* [DATASET ENTRIES]:
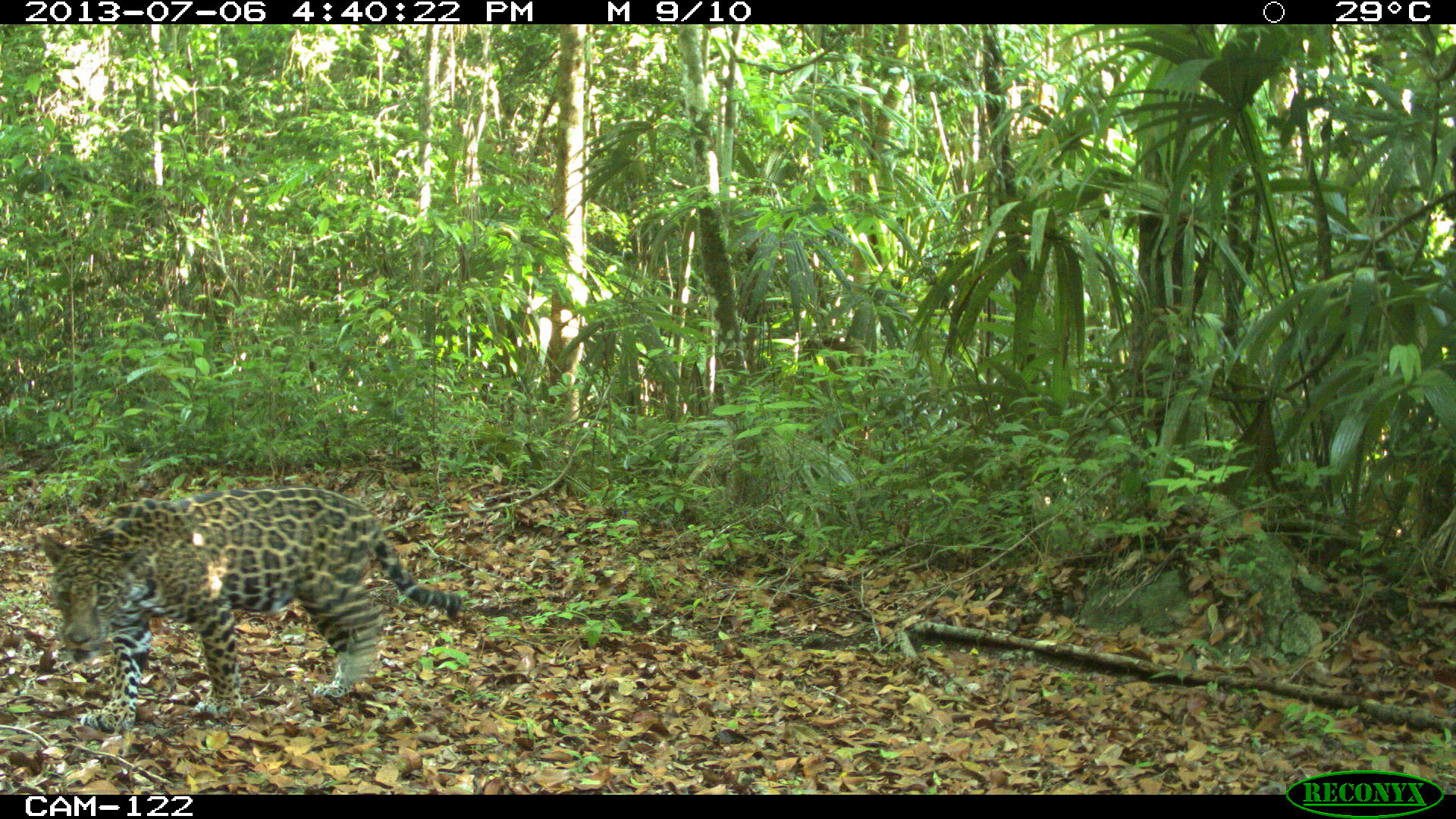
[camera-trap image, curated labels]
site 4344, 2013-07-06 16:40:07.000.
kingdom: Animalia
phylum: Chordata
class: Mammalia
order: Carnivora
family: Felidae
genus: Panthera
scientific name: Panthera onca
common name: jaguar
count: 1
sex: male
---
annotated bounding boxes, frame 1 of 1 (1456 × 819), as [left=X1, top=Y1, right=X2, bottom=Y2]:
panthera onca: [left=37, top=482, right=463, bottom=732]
...
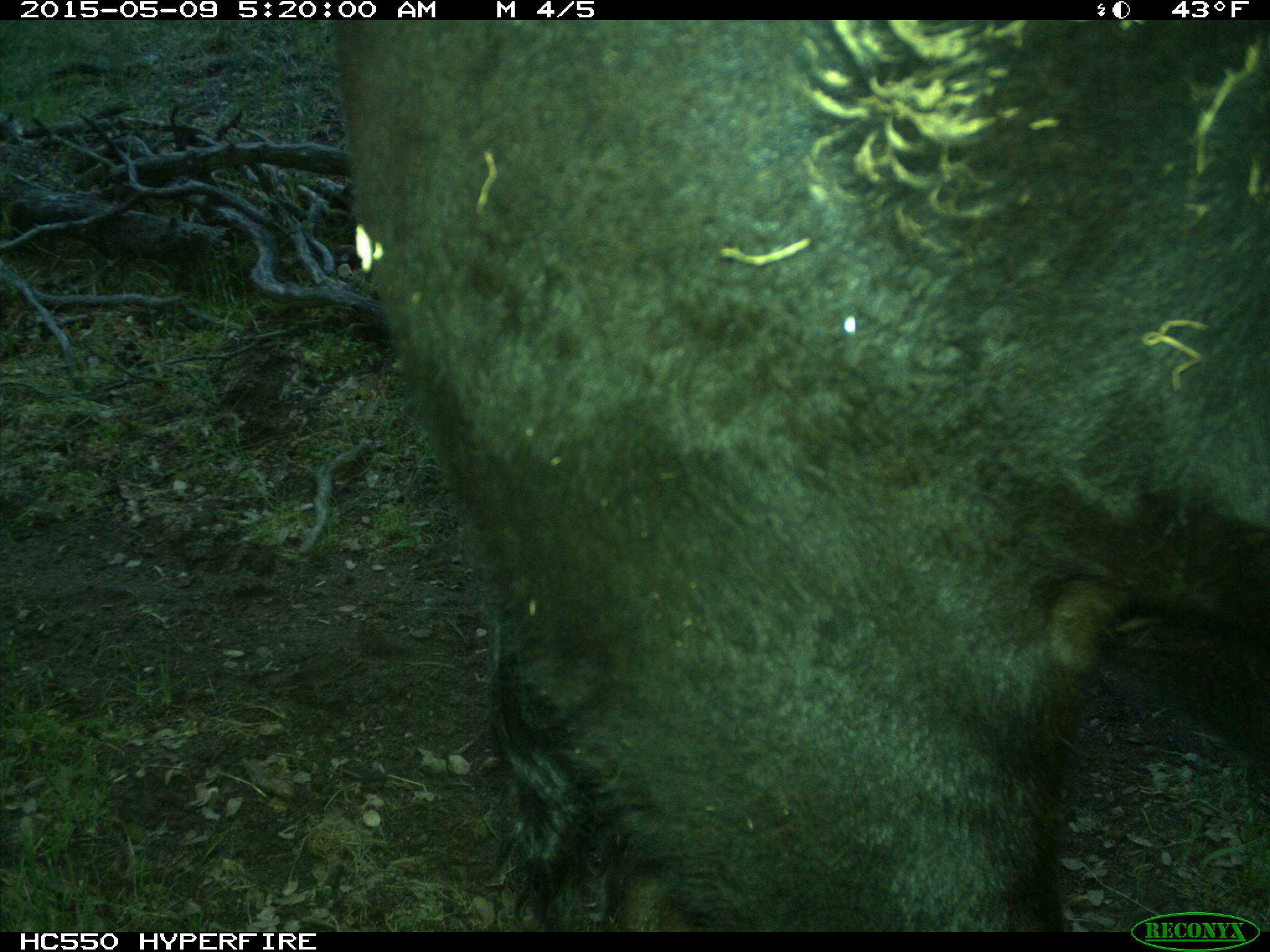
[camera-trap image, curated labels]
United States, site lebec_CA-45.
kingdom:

* [TASK ITEM]:
Check each line of the listing for the word "site" and state how many lines contain it, with no other words.

* [OUTPUT BELOW]:
2